Aim of the exercise — The answer is to be the data that follows, transcribed exactly, minus its pictures.

Records for the task —
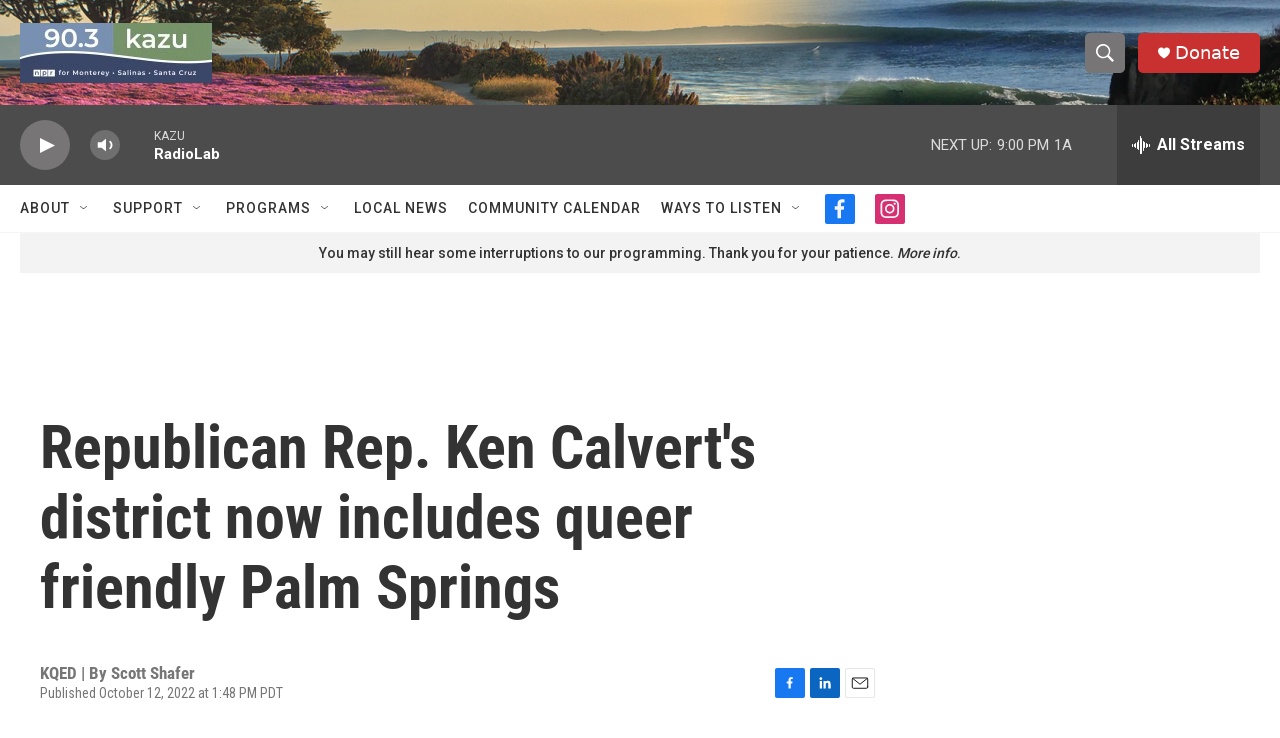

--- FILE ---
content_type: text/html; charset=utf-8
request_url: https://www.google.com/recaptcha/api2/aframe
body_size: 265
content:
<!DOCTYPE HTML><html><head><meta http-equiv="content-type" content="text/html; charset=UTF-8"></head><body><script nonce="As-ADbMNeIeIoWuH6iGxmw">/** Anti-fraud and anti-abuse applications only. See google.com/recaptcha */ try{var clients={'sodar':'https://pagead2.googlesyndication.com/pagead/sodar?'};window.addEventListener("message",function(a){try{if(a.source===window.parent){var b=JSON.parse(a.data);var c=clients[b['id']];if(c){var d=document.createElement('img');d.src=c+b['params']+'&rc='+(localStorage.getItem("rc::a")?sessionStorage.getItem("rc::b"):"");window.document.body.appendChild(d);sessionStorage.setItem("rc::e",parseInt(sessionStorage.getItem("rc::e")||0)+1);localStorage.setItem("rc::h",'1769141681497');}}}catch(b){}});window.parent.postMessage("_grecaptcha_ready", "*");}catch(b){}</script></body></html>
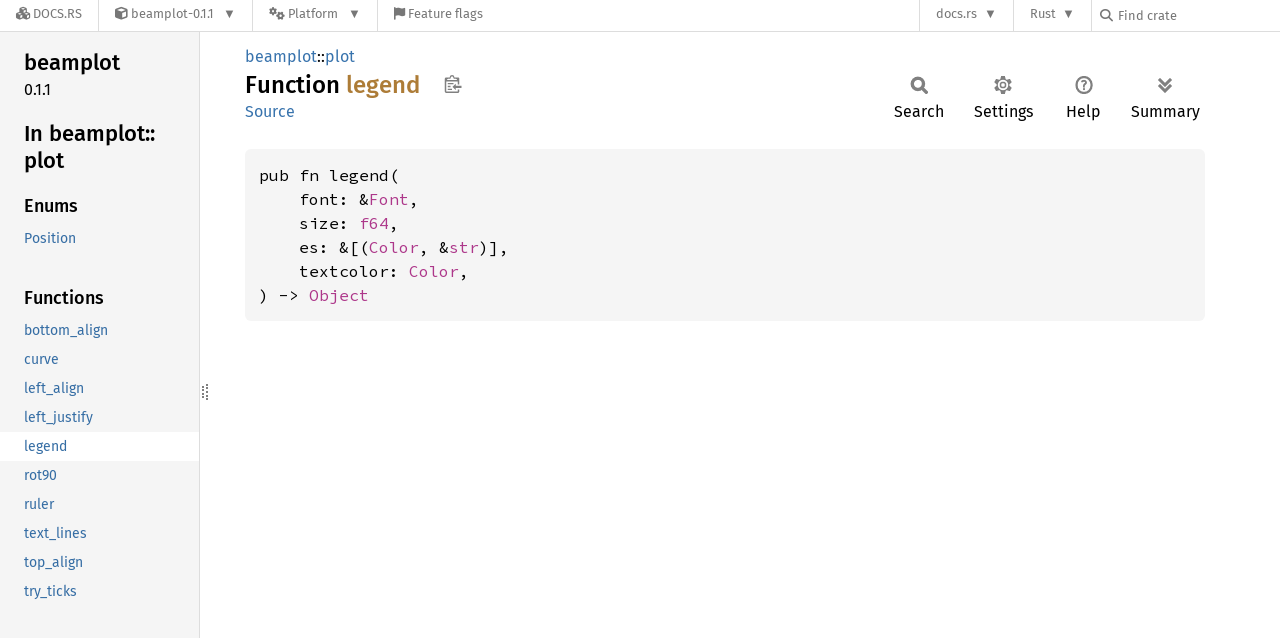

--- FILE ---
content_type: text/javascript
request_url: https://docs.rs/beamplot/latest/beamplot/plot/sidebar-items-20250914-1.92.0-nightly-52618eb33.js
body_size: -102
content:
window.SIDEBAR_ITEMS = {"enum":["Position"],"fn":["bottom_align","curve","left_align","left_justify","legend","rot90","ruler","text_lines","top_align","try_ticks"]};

Your solution —
--- FILE ---
content_type: text/html; charset=utf-8
request_url: https://www.google.com/recaptcha/api2/aframe
body_size: 265
content:
<!DOCTYPE HTML><html><head><meta http-equiv="content-type" content="text/html; charset=UTF-8"></head><body><script nonce="As-ADbMNeIeIoWuH6iGxmw">/** Anti-fraud and anti-abuse applications only. See google.com/recaptcha */ try{var clients={'sodar':'https://pagead2.googlesyndication.com/pagead/sodar?'};window.addEventListener("message",function(a){try{if(a.source===window.parent){var b=JSON.parse(a.data);var c=clients[b['id']];if(c){var d=document.createElement('img');d.src=c+b['params']+'&rc='+(localStorage.getItem("rc::a")?sessionStorage.getItem("rc::b"):"");window.document.body.appendChild(d);sessionStorage.setItem("rc::e",parseInt(sessionStorage.getItem("rc::e")||0)+1);localStorage.setItem("rc::h",'1769141681497');}}}catch(b){}});window.parent.postMessage("_grecaptcha_ready", "*");}catch(b){}</script></body></html>

--- FILE ---
content_type: text/javascript
request_url: https://docs.rs/beamplot/latest/beamplot/plot/sidebar-items-20250914-1.92.0-nightly-52618eb33.js
body_size: -102
content:
window.SIDEBAR_ITEMS = {"enum":["Position"],"fn":["bottom_align","curve","left_align","left_justify","legend","rot90","ruler","text_lines","top_align","try_ticks"]};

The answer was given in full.